‘Life After Life’ — Different but interesting

life-after-life_originalEvery once in awhile, I’ll read something that is miles outside of my usual material. Usually, I’m pretty happy I did, and “Life after life,” by Kate Atkinson is one of those books. I read a review when it came out last spring and when I saw it on the library rental shelf, I went ahead and checked it out.

This is the first book I have read in which I was really waiting for the main character to die. And Ursula Todd does die… a lot. That is the point of the story. Ursula is a girl born to a middle-class British family on a cold, snowy night in 1910. Over the course of the novel, she dies and then is reborn as the same person to the same parents on the same day. However, in each new life there a slight change in events which steer Ursula’s life onto a different course. (Think of the movie “Groundhog Day” but on a larger time-scale and fewer laughs.)

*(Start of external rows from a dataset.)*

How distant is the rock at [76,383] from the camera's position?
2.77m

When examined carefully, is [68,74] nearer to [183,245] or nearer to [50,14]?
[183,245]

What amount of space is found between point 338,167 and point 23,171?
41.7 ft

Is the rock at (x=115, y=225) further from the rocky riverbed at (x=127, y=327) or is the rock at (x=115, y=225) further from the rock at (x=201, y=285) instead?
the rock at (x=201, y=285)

In the very first chapter, Ursula attempts to kill Adolph Hitler in 1930, before he reaches power. (No spoiler alert here. The reader will know this in the first ten pages.) Atkinson leaves it until the end of the book to resolve the issue of how that transpired and the result.

Atkinson is creative in the way she offs her protagonist. Ursula initially dies as she is being born. She falls out a window. She is murdered. Eventually she starts to develop déjà vu feelings about her previous lives and starts taking steps to change her fate and prevent her pending death. She doesn’t always get it right. Although she succeeds in changing the course of events, she ends up in the same place anyway and still dies. She usually takes several tries to get it right.

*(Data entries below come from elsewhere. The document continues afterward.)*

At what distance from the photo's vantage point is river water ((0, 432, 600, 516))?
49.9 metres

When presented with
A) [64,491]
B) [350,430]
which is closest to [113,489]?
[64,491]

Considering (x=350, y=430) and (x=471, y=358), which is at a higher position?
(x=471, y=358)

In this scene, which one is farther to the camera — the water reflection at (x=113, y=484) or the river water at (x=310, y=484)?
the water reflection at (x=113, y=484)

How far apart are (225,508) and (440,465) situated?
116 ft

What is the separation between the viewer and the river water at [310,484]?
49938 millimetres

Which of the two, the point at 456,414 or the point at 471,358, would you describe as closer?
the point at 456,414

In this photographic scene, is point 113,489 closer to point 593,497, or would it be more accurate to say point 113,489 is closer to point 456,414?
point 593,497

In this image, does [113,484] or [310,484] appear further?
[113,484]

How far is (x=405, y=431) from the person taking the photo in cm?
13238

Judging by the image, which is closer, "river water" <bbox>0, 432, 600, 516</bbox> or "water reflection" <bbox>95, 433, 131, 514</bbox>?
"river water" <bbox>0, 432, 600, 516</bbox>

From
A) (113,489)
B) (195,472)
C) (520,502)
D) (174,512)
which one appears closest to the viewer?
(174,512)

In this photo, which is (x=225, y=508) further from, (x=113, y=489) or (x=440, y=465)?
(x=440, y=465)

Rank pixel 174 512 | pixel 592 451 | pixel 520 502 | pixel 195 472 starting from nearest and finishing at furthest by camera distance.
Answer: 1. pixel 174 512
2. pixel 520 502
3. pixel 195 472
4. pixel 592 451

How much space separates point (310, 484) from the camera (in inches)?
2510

Ursula is an interesting character, so as a reader, I didn’t mind living her successive lives with her. After some of the longer sequences, I felt myself wishing, “So hurry up and die already, so we can get on to the next story.”

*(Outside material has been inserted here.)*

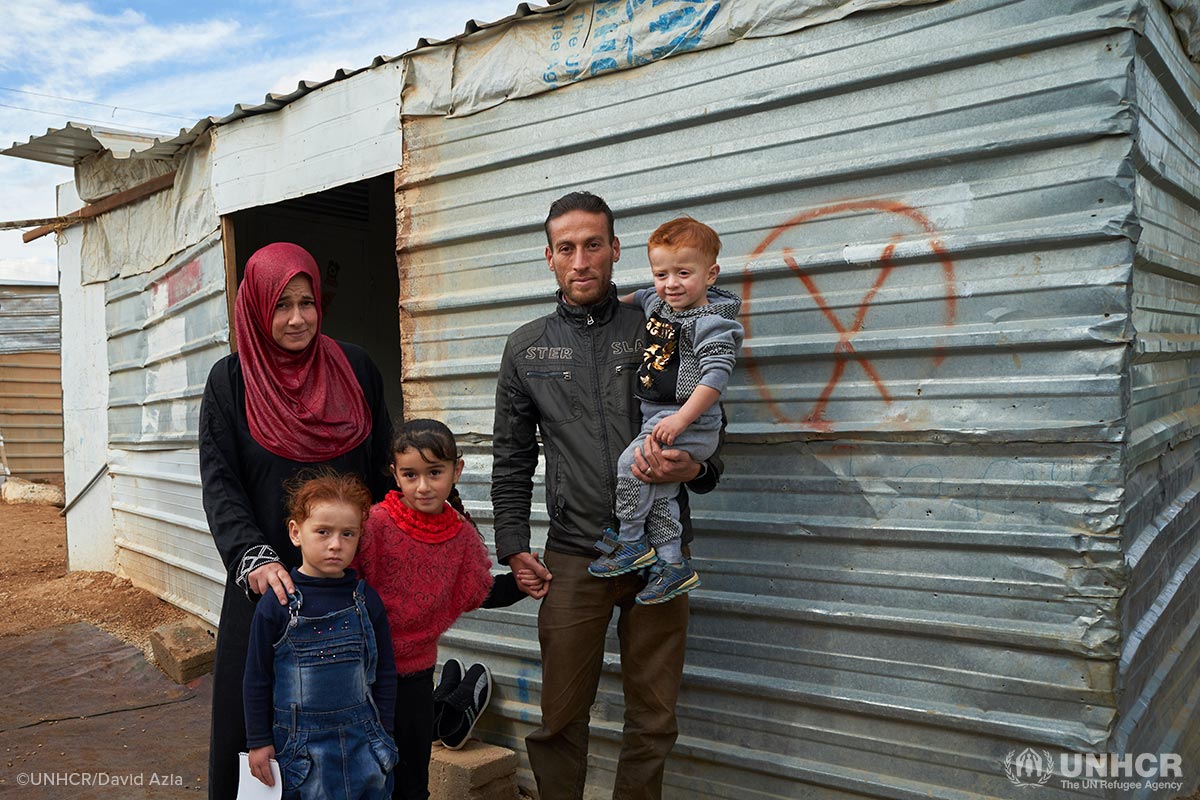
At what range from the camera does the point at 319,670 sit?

I won’t spoil the ending, but I have to say I was not happy with it. Maybe I just didn’t understand it, but I was left with the feeling that Atkinson did not resolve all her remaining issues.

Otherwise, it was an interesting, although different book that I would recommend.

One response to “‘Life After Life’ — Different but interesting

  1. I’ve never really fancied Kate Atkinson, but then I saw TV programme that was adapted from one of her books which had a decent story and your review has made this particular book sound like the perfect place to look into some of her work.